How Confirmation Bias Harms Your Business and What To Do About It

Human beings tend to evaluate information in a way that confirms what they already believe. As a result, our beliefs may fail to align with reality, even when we think we’re being objective and considering all the data.

The name for this cognitive trap is confirmation bias—and we’re all vulnerable to its effects, whether we realize it or not.

While confirmation bias can distort our judgment as individuals, it can also seep into decision making and work processes within organizations. In business, this problem could carry a high financial cost. Fortunately, you can take concrete steps to limit the impact of confirmation bias on your company’s decisions.

Is Confirmation Bias All Bad?

The reasons for confirmation bias may vary. We may have emotional reasons for taking a position, or material interests that predispose us to believe in it. There’s also the simple reason that it takes work to reevaluate our beliefs, and that our time and attention are limited resources.

On a deeper level, confirmation bias is a natural outgrowth of how human minds work. It’s normal for people to try to confirm their beliefs are true—to such a point that some question whether we should think of it as a “bias” at all. The problem arises when we become so committed to our beliefs that we ignore contradictory evidence—or even interpret that evidence as proof that we’re right.

How Confirmation Bias Works in Business

In the business world, confirmation bias can seep into any level of decision making—with costly results. So how exactly does this happen?

Let’s say a company’s marketing team creates a strategy to promote a product in a new overseas market. Everyone at headquarters loves the concept, and the initial results appear promising (despite doubts from the regional branch office about the messaging). The top brass are convinced that they have found a winning approach.

As time goes on, new data suggests that the campaign is not having the impact everyone expected. The marketing team and leadership, however, downplay this new evidence. Instead, they keep focusing only on data that seems to support their original judgment. By the time they recognize the problem and change course, the company has lost valuable time and money.

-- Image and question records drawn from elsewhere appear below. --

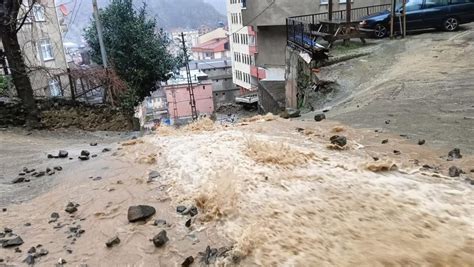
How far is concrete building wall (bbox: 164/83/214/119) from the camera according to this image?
41562 millimetres

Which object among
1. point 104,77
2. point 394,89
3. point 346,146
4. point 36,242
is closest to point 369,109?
point 394,89

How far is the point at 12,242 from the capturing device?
177 inches

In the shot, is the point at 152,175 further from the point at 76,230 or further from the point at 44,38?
the point at 44,38

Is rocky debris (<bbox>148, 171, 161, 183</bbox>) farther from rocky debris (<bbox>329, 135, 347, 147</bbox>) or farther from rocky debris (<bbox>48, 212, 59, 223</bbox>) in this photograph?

In this scenario, we can imagine the viewpoints of all the different parties involved:

  • The members of the marketing team put weeks of work into developing the strategy, and they don’t want to have to go back to the drawing board. Their reputations within the company, and even their own self-regard, may also depend on its success.
  • The firm’s executives have many other issues that demand their attention; they don’t need one more problem on their plate. What’s more, a switch in strategy could necessitate painful adjustments to the budget.
  • For people further down in the hierarchy, the rewards for questioning the company’s strategy are low. Meanwhile, the risks may be high if they upset their colleagues or superiors, or if they voice doubts that turn out to be wrong.

All these people have powerful incentives to stay the course, even when new evidence should lead them to change their minds. They aren’t necessarily making a conscious choice to ignore inconvenient information. Instead, their desire to maintain their existing beliefs is shaping their decisions in ways they don’t fully recognize.

What Steps Can You Take?

Your company can combat confirmation bias by taking active steps to instill the right culture and establishing processes to encourage more impartial decision making. Here are some possible actions to put you on the right path.

  1. Make the process of updating a best practice

As author Julia Galef points out in her book The Scout Mindset, it’s harder to change our minds when it requires admitting we “made a mistake.” Instead, we can lower the stakes by framing course corrections as “updating”—a routine, value-neutral process of revising our beliefs as new information comes in. On an organizational level, leaders can model this behavior for others and create an atmosphere where updating is a normal expectation, not an occasion for fault finding or blame.

  1. Implement continuous review processes

Your organization can encourage updating by building it into your routine decision-making processes. This may entail assigning a team to perform ongoing reviews of critical projects or initiatives and provide regular, evidence-based reports on their findings. In the localization industry, language quality review and management can provide a model for this kind of continuous review process.

  1. Diversify the voices involved in decision making

The chances of collective bias go up when everyone in the room shares the same perspectives. To reduce this risk, consider how to bring people with more varied roles and viewpoints into key decisions. (The company in our original example, for instance, might have recognized the problem more quickly if its discussions at headquarters had included its regional sales and marketing staff.) More broadly, this is one of many arguments for increasing diversity in a company’s workforce and management.

  1. Appoint a devil’s advocate to test your beliefs

When making critical decisions, it may help to ask a member of your team to play devil’s advocate (Source: HBS Online). This person has the explicit mission of challenging the beliefs that guide your company’s actions, even if it means making arguments they don’t personally believe. For instance, a devil’s advocate could be assigned to critique your existing strategy and present the strongest possible case against it, using the best arguments and data at their disposal.

  1. Use the right metrics, the right way

Well-chosen metrics can promote less biased decisions—but they can also mislead us by providing an illusion of objectivity, when we’re actually just cherry-picking metrics that support our existing beliefs. To limit this problem, seek out multiple metrics to measure the same outcomes, and use a consistent set of metrics over time. It’s also a good idea to reassess and update your metrics from time to time, especially as new sources of information become available.

  1. Seek an unbiased third-party assessment

When the costs of confirmation bias are high, the best solution may be to bring in an unbiased third party to provide objective feedback. This person or group should come from outside your organization and should genuinely have nothing to gain by promoting one set of beliefs over another. The risk, of course, is that decision makers will ignore the assessment and cling to their initial beliefs, regardless of the findings. You have a better chance of avoiding this problem if you gain buy-in from all stakeholders in advance and ensure the third-party consultant or advisor commands their trust.

Leadership Makes the Difference

Can you eradicate confirmation bias from your business? That seems unlikely, given how human minds operate. Nonetheless, you can reduce its risks and costs through adjustments to your decision-making process.

The fight against confirmation bias begins at the top. Your leadership can promote better decisions by setting the tone and instilling the right practices at every level of your organization. At the same time, the right third-party expertise can help you make unbiased choices when they matter most.